Thanks! Name updated.

I don't plan on coloring them. I think I'm just looking for some type of a clear coat as mentioned to seal and protect them.

Is there a specific laquer that would be best for woodburnings? Or if not, maybe one that is best for softer woods like the basswood and birch i have been using?

Sent from my LG-H932 using Tapatalk


----------



## difalkner (Jan 3, 2012)

Welcome to the forum, Michael!

Nearly any rattle can lacquer will be Nitrocellulose and should work just fine. Over time, a long time, it will yellow slightly but not a lot and probably not enough to be concerned about.

David


----------



## forbes617 (Jun 23, 2018)

difalkner said:


> Welcome to the forum, Michael!
> 
> Nearly any rattle can lacquer will be Nitrocellulose and should work just fine. Over time, a long time, it will yellow slightly but not a lot and probably not enough to be concerned about.
> 
> David


Great. Thank you!

Sent from my LG-H932 using Tapatalk


----------



## chessnut2 (Sep 15, 2011)

Wow, that looks like you did a lot of intensive work there. They really look good!


----------



## DesertRatTom (Jul 3, 2012)

You did these? These are really nice images. I agree on the spray lacquer. However, I'd suggest you take some scrap and burn some patters into it and test spray first to see how it affects the appearance once dry. The burned in image, after all, is really ash.


----------



## forbes617 (Jun 23, 2018)

DesertRatTom said:


> You did these? These are really nice images. I agree on the spray lacquer. However, I'd suggest you take some scrap and burn some patters into it and test spray first to see how it affects the appearance once dry. The burned in image, after all, is really ash.


Yes. Thank you. Each one took me about 10-12 hours. I'm still learning how to use the tool so maybe it has taken me a little longer than it should.

Thanks for suggesting the test pieces. Ill so that to make sure the final product looks the way I want it too.

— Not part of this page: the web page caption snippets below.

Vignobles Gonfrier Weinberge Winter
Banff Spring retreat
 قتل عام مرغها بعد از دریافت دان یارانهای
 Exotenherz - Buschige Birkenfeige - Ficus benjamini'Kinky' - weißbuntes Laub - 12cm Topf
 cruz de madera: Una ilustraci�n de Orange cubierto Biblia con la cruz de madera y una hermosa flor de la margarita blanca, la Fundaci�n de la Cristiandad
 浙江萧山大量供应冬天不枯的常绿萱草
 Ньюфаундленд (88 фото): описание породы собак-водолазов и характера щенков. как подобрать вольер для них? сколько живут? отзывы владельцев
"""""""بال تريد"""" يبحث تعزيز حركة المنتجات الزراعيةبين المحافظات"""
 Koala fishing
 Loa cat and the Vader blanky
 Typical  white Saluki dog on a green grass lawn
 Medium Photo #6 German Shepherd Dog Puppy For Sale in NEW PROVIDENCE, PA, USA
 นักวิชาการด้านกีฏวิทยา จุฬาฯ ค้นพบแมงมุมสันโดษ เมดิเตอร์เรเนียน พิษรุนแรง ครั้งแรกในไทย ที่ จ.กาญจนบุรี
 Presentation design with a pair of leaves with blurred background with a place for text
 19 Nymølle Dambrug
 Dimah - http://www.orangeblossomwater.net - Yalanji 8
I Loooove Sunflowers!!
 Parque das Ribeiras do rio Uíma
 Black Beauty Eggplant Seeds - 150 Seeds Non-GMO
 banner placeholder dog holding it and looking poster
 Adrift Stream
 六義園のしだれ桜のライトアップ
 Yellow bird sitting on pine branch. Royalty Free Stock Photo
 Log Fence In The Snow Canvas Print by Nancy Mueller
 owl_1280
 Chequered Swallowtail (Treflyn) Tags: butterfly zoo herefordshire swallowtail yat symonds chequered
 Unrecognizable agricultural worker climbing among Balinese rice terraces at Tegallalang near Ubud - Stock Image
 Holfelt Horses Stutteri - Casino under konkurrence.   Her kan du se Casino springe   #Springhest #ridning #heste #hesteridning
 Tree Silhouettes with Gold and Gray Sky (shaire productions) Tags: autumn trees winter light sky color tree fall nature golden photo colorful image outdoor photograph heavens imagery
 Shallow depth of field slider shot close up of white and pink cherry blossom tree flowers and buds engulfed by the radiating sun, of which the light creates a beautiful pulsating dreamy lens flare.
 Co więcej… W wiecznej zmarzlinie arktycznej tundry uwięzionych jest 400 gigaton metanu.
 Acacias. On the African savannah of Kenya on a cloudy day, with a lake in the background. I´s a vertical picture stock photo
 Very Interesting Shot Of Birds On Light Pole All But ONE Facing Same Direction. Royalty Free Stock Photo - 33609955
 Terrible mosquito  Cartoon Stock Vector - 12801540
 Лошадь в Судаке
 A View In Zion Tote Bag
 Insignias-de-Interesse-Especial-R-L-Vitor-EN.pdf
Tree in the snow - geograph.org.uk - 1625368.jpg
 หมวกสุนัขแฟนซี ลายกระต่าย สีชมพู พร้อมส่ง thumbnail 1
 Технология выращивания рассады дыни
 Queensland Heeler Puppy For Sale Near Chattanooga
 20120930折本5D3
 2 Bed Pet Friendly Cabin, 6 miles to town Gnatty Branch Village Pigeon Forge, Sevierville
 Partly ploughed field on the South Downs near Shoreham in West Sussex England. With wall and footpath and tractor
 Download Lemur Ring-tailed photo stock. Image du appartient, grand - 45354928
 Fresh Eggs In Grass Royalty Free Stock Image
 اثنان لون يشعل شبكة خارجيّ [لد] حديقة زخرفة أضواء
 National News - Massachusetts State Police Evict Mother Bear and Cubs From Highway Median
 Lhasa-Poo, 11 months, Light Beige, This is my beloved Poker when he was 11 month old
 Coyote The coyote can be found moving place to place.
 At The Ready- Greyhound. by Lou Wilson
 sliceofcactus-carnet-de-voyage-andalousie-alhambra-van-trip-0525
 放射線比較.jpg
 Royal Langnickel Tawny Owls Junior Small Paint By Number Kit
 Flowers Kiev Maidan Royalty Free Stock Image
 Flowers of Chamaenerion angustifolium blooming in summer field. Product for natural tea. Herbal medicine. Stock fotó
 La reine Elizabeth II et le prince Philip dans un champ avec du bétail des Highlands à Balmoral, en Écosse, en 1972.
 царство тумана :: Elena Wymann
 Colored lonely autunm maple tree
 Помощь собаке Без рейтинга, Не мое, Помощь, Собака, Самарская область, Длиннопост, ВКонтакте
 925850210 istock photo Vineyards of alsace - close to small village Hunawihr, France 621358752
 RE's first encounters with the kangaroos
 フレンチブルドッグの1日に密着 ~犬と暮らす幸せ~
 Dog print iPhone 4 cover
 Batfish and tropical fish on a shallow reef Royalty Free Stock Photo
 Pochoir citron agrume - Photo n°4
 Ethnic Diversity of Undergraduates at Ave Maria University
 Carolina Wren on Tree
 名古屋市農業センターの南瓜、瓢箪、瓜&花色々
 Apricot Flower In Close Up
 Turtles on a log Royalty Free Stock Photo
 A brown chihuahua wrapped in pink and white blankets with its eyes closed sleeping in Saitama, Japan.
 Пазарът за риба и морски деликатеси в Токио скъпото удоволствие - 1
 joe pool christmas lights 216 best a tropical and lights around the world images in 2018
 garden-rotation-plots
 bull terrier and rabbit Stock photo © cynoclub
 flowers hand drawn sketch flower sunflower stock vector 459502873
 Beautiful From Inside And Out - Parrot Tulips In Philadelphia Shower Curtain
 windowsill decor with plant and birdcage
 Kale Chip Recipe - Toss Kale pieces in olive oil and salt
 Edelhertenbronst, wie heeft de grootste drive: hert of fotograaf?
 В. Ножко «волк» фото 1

Sent from my LG-H932 using Tapatalk


----------



## ksidwy (Jul 13, 2013)

Welcome Michael!
Excellent job! Congrats!!!


----------



## marecat3 (Nov 30, 2010)

Welcome aboard. They look great and for the work you did I don't think the hours you spent were off.


----------



## SaraHandcraft (Jun 22, 2018)

Amazing work and very impressive handcraft, I will try this technique someday


----------



## trankuil (Nov 19, 2018)

They look brilliant! Great work...


----------



## Frank Kerman (Feb 2, 2020)

Interesting post! Thank you.


----------



## woody123444 (Sep 25, 2020)

Great work


----------